§ **Testo fornito**:
Capability approach:
il cosiddetto “approccio secondo le capacità” , fu formulato da Martha Nussbaum e prende in considerazione i benefici e i risultati dell’educazione che sono visti come multidimensionali e sono mirati al raggiungimento della libertà, concetto fondamentale nel momento in cui si parla di capacità del bambino (il concetto di libertà, ad esempio, fu oggetto di laboratorio nel momento in cui parlammo di domotica,cioè quella tecnologia che porta all’emancipazione del ragazzo, però “esternamente”; “internamente” questa emancipazione deve avvenire grazie all’educazione, alla scuola e alla famiglia).L’educazione gioca un ruolo importante nello sviluppo delle capabilites, cioè delle capacità e abilità del bambino. La disabilità, infatti, risulta una limitazione delle capacità del bambino, quando alla fine non è per niente una limitazione, ma semplicemente la messa in evidenza di altre capacità. L’educazione ha lo scopo di fornire agli individui i mezzi per interpretare le cose che succedono, per partecipare e per socializzare. La possibilità di un bambino di convertire le risorse in capability, dipende anche dal contesto in cui vive, infatti, le opportunità che possiede sono legate ai propri genitori e al funzionamento della società. L’educazione ha un ruolo importante e deve consistere in un processo che dà una maggiore autonomia ai bambini e che gli permetta di interpretare la vita e di attribuirle un senso e un valore. Il progetto che scaturisce da ciò, ha come finalità,quindi, quello di una scuola inclusiva, che sia capace di educare gli alunni senza la necessità di categorizzarli ed etichettarli.

§ **Elenco estratto**:
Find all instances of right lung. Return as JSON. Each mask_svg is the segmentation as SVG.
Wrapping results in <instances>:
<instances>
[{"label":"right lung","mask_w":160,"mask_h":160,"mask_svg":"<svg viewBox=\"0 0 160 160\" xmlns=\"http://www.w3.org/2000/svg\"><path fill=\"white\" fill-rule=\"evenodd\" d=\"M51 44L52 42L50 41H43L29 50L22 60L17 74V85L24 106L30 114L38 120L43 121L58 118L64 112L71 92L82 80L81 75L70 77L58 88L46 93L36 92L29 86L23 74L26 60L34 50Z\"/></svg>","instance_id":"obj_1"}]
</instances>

§ **Consegna A**:
Nel testo fornito, chi viene indicata come autrice dell'approccio secondo le capacità?
§ **Consegna B**:
Ricopi l'elenco senza alcuna modifica, riga per riga e per intero.

§ **Soluzione A**:
Martha Nussbaum.

§ **Soluzione B**:
Find all instances of right lung. Return as JSON. Each mask_svg is the segmentation as SVG.
Wrapping results in <instances>:
<instances>
[{"label":"right lung","mask_w":160,"mask_h":160,"mask_svg":"<svg viewBox=\"0 0 160 160\" xmlns=\"http://www.w3.org/2000/svg\"><path fill=\"white\" fill-rule=\"evenodd\" d=\"M51 44L52 42L50 41H43L29 50L22 60L17 74V85L24 106L30 114L38 120L43 121L58 118L64 112L71 92L82 80L81 75L70 77L58 88L46 93L36 92L29 86L23 74L26 60L34 50Z\"/></svg>","instance_id":"obj_1"}]
</instances>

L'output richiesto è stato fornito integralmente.